## Lectura
+-------+
El poema no se escribe, se alumbra
José Ángel Valente.
José Ángel Valente.
Todo ser humano tiene derecho a vivir de lo que mejor sabe hacer.
Éste es de los pocos derechos amparados por el sistema capitalista, y que además de favorecer al propio sistema, aumenta las posibilidades de supervivencia y la calidad de vida del trabajador que ha desarrollado sus facultades por esfuerzo propio.
A partir del anterior párrafo comencé a descubrir mi enfermedad. No es que tenga mejores o peores facultades, es que sólo tengo una: crear.
Comenzaré desde el principio.
Mi madre, nada más conseguir desarrollar mis facultades comunicativas, comenzó a martillear mi por entonces pequeña cabecita con órdenes, en su mayoría dirigidas a mantener la casa medianamente limpia. Más allá de que nunca lo consiguiera según su criterio (su vista siempre será más aguda que la capacidad del trapo de retener el polvo), mi madre descubrió bastante pronto uno de mis más evidentes (de los muchos) defectos: la pereza.
Un grave problema. Era cierto.
Por fortuna, mi profesor de primaria nos daba la oportunidad de terminar los ejercicios para casa los últimos diez minutos de cada clase. Gracias a ese pequeño detalle aprendí que diez minutos dan para mucho: para una tarde entera sin deberes. Las tardes las pasaba frente a la televisión, escribiendo cuentos en un ordenador de un giga de disco duro, cambiando y cambiando los versos de un solo soneto o copiando un artículo de la enciclopedia sobre el Namib con la máquina de escribir eléctrica de mi madre. Tendría unos ocho años.
Era cierto. Soy un vago.
+-------+
## Tarea 1
Responde con datos de la lectura:
(a) ¿Qué defecto descubrió la madre bastante pronto?
(b) ¿Cuántos minutos daba el profesor de primaria al final de cada clase para terminar los ejercicios para casa?
(c) ¿Sobre qué trataba el artículo de la enciclopedia que se copiaba con la máquina de escribir eléctrica?
## Tarea 2
Continúa la lectura sobre la pereza y la escritura a partir de su última frase.

## Entradas guardadas
+-------+
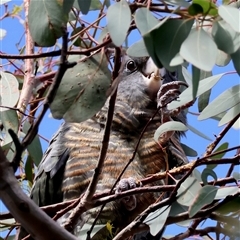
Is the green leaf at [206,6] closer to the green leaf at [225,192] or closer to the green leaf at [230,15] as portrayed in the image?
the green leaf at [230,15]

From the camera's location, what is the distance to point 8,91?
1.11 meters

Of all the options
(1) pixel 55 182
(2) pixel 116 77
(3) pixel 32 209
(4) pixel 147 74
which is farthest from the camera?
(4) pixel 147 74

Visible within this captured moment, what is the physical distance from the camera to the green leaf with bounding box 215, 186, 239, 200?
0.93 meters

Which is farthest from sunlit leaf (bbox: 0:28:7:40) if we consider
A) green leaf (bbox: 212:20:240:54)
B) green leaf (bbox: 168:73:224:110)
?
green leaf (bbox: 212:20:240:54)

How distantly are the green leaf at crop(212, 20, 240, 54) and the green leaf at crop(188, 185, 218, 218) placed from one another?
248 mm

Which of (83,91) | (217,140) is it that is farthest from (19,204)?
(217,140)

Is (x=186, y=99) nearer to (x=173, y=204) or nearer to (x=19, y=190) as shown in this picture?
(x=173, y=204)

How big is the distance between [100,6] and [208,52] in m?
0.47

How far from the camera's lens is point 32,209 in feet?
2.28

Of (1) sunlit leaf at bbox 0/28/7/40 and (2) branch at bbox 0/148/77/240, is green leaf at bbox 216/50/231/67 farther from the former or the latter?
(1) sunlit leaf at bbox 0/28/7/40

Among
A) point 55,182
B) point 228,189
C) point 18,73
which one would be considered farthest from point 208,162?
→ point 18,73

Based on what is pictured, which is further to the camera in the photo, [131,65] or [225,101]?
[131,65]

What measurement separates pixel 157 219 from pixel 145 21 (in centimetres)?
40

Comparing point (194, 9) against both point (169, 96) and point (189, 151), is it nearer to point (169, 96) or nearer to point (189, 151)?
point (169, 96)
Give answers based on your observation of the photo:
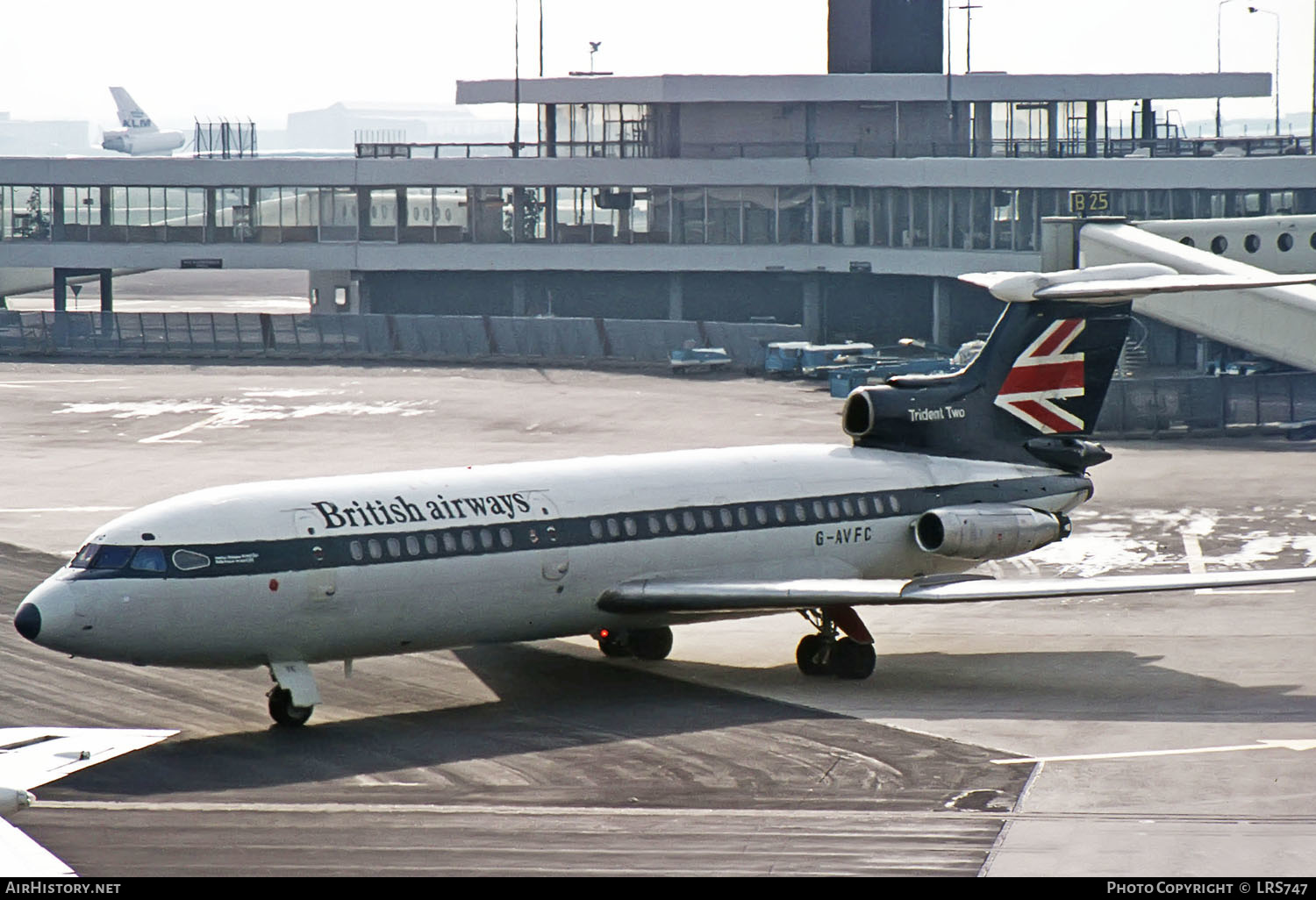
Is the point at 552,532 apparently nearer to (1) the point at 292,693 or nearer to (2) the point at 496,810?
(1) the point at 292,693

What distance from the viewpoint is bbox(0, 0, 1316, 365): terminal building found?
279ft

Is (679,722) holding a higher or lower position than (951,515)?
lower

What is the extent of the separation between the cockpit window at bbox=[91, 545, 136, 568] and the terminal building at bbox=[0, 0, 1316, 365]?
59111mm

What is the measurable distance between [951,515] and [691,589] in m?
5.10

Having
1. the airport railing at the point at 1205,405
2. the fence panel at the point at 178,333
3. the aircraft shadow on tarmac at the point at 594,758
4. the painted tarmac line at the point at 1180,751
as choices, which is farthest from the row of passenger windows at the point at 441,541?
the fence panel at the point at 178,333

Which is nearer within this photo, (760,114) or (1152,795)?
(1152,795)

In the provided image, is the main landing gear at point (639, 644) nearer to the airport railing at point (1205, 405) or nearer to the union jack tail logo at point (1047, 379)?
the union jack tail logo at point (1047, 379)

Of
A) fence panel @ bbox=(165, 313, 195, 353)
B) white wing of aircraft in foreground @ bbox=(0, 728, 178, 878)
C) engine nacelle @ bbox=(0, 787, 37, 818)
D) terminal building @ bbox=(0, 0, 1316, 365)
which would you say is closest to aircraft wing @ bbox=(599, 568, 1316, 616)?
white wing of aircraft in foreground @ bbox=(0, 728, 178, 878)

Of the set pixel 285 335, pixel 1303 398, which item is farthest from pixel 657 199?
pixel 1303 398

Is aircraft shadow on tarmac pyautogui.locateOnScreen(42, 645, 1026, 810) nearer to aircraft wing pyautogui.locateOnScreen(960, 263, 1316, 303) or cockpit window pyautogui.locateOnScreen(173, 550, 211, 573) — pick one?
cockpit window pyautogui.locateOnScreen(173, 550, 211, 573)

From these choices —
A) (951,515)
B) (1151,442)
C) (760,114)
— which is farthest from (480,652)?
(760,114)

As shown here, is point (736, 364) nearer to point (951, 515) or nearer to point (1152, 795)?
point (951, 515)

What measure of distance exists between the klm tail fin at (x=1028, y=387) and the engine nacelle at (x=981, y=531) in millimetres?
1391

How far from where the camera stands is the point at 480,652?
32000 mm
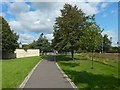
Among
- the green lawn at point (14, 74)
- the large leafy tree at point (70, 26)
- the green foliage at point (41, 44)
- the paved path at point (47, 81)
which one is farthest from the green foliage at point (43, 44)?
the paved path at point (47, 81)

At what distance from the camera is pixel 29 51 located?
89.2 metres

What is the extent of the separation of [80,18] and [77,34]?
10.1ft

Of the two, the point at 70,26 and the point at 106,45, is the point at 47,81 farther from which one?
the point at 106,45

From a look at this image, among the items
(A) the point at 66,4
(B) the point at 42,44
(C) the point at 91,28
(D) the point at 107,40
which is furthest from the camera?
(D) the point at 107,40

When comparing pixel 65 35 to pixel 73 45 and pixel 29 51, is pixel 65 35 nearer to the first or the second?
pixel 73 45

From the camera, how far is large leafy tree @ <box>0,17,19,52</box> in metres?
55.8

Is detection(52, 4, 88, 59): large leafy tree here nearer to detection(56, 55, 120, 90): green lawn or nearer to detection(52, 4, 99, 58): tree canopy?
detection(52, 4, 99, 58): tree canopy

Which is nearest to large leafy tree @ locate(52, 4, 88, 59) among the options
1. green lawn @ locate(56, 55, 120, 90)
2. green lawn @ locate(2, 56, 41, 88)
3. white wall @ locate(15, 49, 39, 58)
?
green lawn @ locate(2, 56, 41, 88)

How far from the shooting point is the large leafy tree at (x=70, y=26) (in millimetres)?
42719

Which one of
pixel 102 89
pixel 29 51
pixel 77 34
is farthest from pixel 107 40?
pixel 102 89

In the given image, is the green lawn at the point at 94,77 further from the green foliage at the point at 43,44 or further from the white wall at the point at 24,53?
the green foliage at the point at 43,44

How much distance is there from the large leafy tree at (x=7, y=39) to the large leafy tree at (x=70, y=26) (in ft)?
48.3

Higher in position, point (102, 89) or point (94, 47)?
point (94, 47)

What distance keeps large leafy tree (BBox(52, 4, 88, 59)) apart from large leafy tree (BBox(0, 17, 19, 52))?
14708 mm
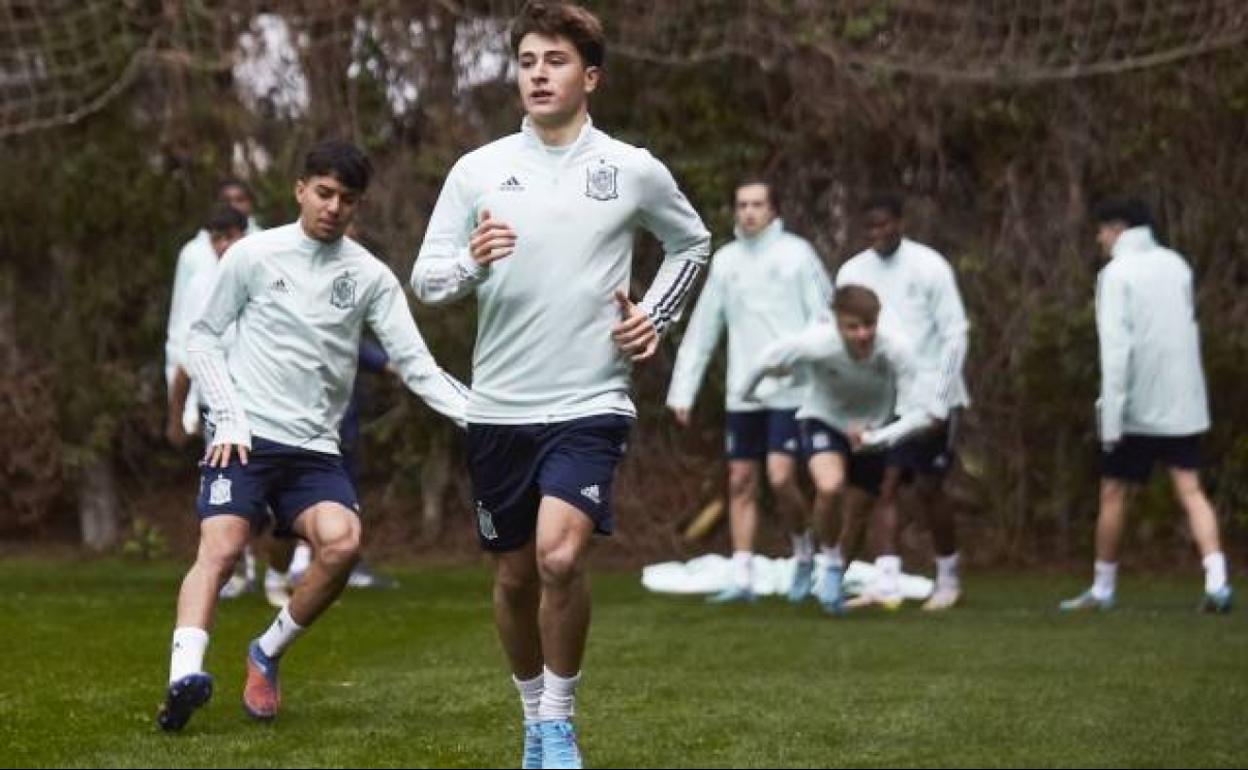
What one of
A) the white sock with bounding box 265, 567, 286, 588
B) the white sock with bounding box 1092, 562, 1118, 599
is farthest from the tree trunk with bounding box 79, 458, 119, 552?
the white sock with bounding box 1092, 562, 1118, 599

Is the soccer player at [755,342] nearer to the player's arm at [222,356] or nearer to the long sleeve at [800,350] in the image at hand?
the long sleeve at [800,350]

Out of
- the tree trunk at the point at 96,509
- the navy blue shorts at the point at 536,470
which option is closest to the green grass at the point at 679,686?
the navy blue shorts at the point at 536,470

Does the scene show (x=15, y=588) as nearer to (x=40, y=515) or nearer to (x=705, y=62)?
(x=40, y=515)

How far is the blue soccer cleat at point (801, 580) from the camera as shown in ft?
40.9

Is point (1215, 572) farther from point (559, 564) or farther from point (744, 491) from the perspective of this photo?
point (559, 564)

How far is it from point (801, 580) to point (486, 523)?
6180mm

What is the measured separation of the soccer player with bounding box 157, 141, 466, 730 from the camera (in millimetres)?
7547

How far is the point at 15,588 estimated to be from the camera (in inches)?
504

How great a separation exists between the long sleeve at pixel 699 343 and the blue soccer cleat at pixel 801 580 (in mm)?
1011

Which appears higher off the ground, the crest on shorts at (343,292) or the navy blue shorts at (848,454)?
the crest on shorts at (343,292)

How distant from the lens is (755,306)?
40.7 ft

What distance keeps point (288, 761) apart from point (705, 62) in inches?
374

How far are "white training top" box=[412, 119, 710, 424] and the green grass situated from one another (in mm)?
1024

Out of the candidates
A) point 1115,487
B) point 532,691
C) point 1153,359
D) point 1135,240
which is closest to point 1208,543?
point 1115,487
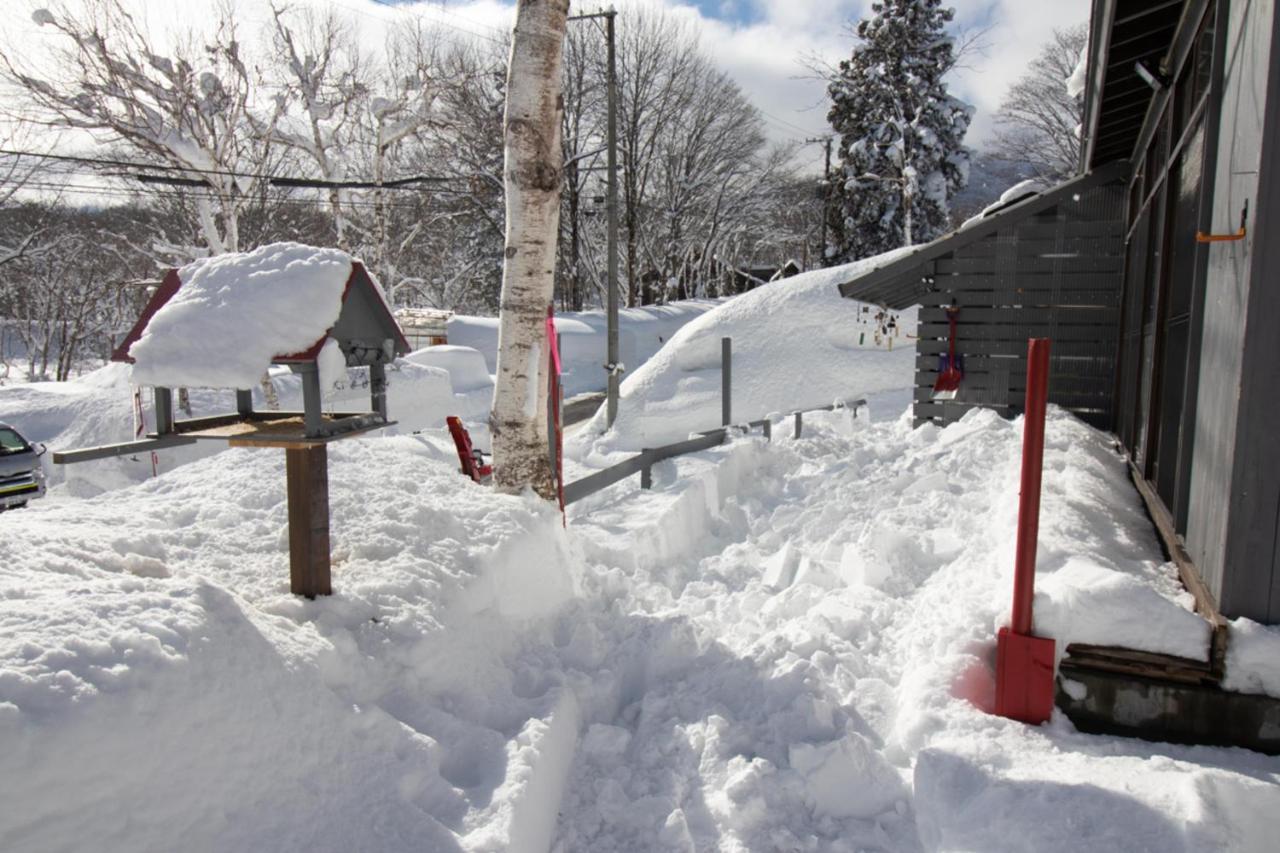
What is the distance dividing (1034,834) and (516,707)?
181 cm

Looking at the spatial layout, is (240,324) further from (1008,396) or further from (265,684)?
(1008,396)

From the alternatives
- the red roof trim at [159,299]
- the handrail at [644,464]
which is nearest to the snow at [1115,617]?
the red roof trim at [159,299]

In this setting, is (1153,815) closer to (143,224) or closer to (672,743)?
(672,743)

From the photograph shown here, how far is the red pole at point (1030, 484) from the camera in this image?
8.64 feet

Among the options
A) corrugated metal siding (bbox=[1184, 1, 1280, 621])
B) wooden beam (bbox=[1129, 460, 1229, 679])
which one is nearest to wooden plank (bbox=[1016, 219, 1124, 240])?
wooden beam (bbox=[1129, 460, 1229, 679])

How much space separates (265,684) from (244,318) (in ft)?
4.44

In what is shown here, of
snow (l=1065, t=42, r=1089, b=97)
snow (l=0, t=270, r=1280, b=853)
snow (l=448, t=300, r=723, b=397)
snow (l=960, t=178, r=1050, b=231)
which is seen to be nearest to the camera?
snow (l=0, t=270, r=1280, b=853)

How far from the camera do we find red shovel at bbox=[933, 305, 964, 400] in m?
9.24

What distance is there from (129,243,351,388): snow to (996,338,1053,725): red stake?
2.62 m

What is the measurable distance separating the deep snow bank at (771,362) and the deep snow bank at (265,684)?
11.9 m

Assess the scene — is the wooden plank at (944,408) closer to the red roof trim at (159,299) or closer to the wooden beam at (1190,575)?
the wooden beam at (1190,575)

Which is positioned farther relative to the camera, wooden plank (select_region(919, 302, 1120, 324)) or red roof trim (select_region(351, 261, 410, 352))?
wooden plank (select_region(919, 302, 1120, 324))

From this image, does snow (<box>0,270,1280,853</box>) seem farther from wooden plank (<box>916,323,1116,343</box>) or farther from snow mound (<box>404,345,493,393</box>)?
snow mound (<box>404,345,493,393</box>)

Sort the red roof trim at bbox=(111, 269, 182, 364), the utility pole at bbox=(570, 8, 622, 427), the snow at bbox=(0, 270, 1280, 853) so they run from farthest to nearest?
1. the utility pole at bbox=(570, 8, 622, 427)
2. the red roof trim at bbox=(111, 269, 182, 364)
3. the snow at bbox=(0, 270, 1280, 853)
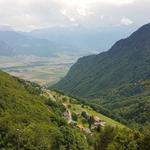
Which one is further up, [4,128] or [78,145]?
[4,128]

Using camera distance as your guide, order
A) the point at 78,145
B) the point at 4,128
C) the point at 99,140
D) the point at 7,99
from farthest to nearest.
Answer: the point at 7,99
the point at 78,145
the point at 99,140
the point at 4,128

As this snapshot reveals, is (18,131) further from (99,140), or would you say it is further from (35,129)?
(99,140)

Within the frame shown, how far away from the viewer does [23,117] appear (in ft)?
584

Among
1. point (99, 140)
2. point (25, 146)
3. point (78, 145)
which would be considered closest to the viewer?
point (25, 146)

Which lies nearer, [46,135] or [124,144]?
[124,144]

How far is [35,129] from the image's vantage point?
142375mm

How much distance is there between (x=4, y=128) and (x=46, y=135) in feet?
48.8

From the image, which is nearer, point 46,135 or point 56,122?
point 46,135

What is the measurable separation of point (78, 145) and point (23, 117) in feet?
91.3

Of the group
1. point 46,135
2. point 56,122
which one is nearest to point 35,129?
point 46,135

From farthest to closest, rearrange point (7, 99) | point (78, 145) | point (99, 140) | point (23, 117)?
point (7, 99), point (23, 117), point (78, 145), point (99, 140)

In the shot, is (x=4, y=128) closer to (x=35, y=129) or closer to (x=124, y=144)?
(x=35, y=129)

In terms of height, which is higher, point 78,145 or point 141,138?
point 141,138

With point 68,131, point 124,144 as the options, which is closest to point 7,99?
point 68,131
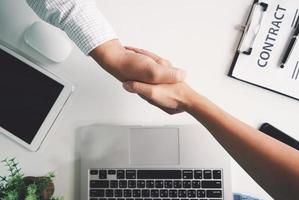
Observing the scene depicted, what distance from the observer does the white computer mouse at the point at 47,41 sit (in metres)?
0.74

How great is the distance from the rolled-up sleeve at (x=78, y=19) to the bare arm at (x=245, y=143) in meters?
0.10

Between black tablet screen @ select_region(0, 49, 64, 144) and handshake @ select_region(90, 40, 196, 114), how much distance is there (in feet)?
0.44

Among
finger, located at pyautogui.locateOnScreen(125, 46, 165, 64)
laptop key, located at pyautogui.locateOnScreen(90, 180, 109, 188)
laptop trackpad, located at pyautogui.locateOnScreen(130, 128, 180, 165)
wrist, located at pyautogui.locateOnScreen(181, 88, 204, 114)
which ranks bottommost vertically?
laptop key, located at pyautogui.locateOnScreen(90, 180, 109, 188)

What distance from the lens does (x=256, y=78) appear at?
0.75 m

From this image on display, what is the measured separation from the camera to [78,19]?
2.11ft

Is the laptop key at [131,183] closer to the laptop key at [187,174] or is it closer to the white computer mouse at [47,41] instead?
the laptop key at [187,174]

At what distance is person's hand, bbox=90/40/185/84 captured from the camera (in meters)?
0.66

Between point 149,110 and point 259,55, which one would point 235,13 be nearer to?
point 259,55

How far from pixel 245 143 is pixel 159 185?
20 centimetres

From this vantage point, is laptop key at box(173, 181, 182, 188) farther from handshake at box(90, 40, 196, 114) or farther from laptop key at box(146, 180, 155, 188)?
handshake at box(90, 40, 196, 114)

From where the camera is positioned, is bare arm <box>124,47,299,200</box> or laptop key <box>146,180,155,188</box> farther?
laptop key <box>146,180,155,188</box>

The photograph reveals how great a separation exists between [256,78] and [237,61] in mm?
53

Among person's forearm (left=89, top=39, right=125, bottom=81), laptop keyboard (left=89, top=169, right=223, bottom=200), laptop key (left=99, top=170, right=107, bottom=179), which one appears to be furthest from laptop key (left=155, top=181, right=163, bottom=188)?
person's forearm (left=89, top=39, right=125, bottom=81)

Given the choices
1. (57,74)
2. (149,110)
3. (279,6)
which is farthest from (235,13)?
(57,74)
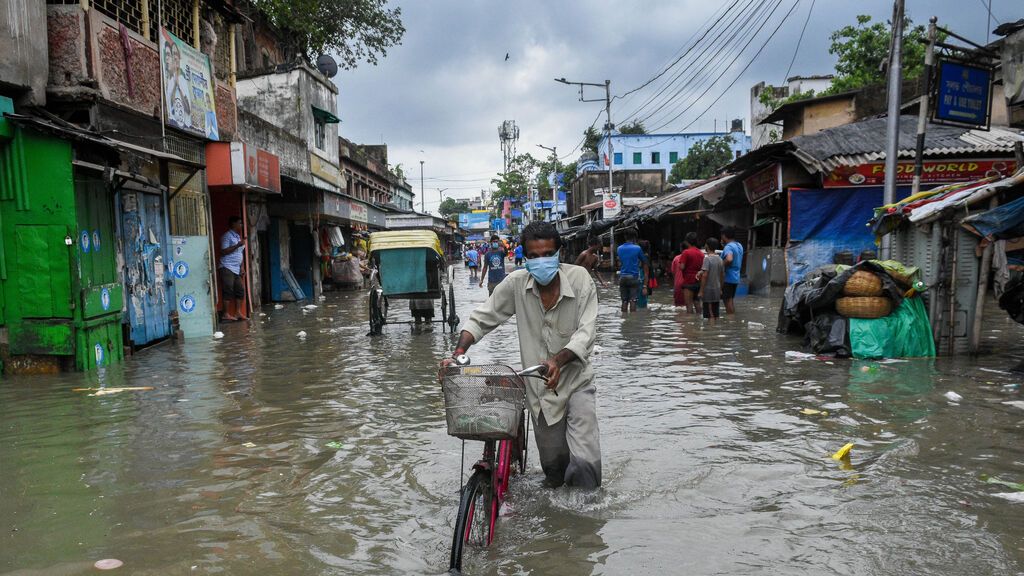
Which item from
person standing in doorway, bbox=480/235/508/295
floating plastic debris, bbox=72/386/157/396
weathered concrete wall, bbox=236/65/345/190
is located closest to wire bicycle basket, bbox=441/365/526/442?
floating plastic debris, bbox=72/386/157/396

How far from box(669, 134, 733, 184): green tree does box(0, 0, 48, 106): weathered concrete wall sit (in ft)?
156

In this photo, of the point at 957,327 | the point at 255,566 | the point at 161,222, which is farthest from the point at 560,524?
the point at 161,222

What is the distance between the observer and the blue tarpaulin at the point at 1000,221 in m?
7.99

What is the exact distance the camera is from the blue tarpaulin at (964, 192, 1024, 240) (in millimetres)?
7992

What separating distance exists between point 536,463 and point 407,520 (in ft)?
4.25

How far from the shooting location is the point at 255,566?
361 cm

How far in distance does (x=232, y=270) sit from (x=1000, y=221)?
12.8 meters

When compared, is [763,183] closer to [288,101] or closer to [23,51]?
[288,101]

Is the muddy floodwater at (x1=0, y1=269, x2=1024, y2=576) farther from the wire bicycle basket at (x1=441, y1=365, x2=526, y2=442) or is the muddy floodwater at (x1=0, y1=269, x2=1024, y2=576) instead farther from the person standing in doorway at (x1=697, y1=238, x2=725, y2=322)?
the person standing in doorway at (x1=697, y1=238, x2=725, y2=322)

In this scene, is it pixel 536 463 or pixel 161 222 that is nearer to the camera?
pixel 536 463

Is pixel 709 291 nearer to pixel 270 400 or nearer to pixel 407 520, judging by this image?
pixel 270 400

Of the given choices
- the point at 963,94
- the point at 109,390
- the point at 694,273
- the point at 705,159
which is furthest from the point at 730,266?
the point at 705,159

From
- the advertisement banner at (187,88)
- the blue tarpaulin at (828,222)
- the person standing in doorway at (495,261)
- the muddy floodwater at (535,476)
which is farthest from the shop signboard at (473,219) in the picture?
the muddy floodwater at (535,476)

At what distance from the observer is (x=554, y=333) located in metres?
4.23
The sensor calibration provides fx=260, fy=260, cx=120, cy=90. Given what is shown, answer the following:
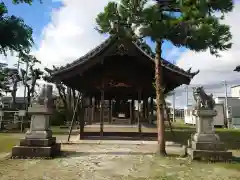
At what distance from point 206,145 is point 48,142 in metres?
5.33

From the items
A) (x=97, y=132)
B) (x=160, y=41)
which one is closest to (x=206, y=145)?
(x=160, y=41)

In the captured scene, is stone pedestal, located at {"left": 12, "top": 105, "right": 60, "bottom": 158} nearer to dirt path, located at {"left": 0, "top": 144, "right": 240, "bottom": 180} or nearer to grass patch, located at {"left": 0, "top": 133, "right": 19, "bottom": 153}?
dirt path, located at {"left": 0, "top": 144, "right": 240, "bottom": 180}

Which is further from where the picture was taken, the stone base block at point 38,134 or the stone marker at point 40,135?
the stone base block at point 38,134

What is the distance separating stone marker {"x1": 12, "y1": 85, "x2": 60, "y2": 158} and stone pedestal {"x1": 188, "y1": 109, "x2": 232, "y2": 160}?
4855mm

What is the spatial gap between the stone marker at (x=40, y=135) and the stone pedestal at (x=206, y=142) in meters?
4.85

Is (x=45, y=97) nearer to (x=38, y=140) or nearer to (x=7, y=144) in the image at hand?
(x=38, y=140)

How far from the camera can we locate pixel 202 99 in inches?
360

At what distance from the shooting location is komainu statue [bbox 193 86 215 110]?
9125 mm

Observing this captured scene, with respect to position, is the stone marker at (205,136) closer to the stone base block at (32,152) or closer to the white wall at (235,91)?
+-------+
## Respuesta 1
(a) La pereza.
(b) Diez minutos.
(c) Sobre el Namib.

## Respuesta 2
A medida que mi cabecita iba acercándose peligrosamente al marco de las puertas, aumentaba el número de palabras que había escrito. Más tarde empecé a grabar cortos y, de repente, ante mí pude vislumbrar la Gran Verdad: sólo me esfuerzo para lo que me interesa(es mentira, mi madre está cansada de repetírmelo). Esto a secas no es malo, pero si lo que interesa es crear, no es malo, es peor.
¿Menuda estupidez?
El leñador vende leña, el publicista negocia con necesidades, el transportista cambia cosas de sitio, el dependiente del súper registra el consumo, el banquero cambia el dinero de cartera (y se queda un poco),... pero siempre me he hecho esta pregunta: ¿cómo se transforma una poesía en un plato de comida?
Mis intereses van poco más allá del autoconocimiento y, en algunos pocos casos, la autocomplacencia. El público es tan ajeno a mi obra como lo soy yo mismo. Y si una poesía mía vale algo, estaremos de acuerdo en que su valor es incalculable. Un poema, al igual que una canción o una película que pueda ser incluida dentro del movedizo campo del Arte, no tiene precio (aunque el sistema se empeñe en ponérselo)... porque un sueño, un deseo, una idea, una verdad, una mentira, un amor,... tampoco lo tiene... Y a diferencia de la leña o de las marcas, un poema mantiene su esencia, su fragilidad, a lo largo del tiempo y de los corazones.
¡Ya está!¡El libro!
Míralo, por ahí viene... agarradito de la mano de © ¡Ups! Los derechos de autor. ¿Contratos? Sí, contratos.
Al parecer, © y el autor se conocieron gracias a la reina Anne de Inglaterra, allá por 1710. La alcahueta encargada y principal culpable de su unión: la imprenta. Ella fue el milagro que transformó un banquete para quinientas personas manuscrito en piel de cordero en un millón de mendrugos de pan dispersos por el mundo. Cierto es que calmaban el hambre por igual al lector, sin embargo, era difícil mantener la bolsa de los mendrugos sin romperse... y siempre aparecía algún ladronzuelo dispuesto a aprovecharlo, no sólo para comer un par de horas, sino para hacer otro millón de mendrugos que, con su venta, le permitían comer hasta varias veces al día. Y estaremos de acuerdo en que no es justo lucrarse gracias a la receta de otros.
Hasta aquí la lección de Historia. Imagino que todos, llegados a este punto, hemos comprendido de sobra la importancia para alguien como yo, que quiere vivir de lo que escribe, de ser amigo de ©.